Aquellas conversaciones despertaron su curiosidad, hasta que un día supo que podía integrarse como ahorrador menor de edad. Ese momento marcó el inicio de una historia que, hoy con 28 años, continúa creciendo.

Descubrir la comunidad más allá del ahorro
Una reunión en sucursal sobre los valores cooperativos transformó su forma de ver la cooperativa. Comprendió que no se trataba solo de ahorrar, sino de compromiso, creatividad y trabajo colectivo. A los 12 años, participó por primera vez en #Generacción, una experiencia que le permitió descubrir que la comunidad cooperativa iba mucho más allá de su entorno local.

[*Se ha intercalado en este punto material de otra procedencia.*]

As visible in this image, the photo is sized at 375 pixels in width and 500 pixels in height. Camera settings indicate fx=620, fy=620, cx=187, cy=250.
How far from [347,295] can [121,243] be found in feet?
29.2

“Valoro bastante de esta cooperativa que siempre te hacen sentir que tus ideas valen y que todo lo que puedes aportar es importante a nivel local, nacional, internacional”
Agustín Ochoa, ahorrador joven de Caja Popular Mexicana
Participación juvenil y formación continua
Desde entonces, Agustín ha participado de manera activa en programas juveniles y encuentros nacionales, como el Encuentro Nacional #Jóven 2025, espacios que describe como llenos de aprendizaje, energía y crecimiento personal. “Vale la pena involucrarse en la cooperativa porque desde el primer momento en que estás acá, tu vida comienza a cambiar”, asegura.
Con una mirada que trasciende fronteras, Agustín sueña con compartir la experiencia cooperativa con otras culturas y países. Para él, la cooperativa despertó el deseo de hacer comunidad, colaborar y construir en conjunto, valores que siguen guiando su camino.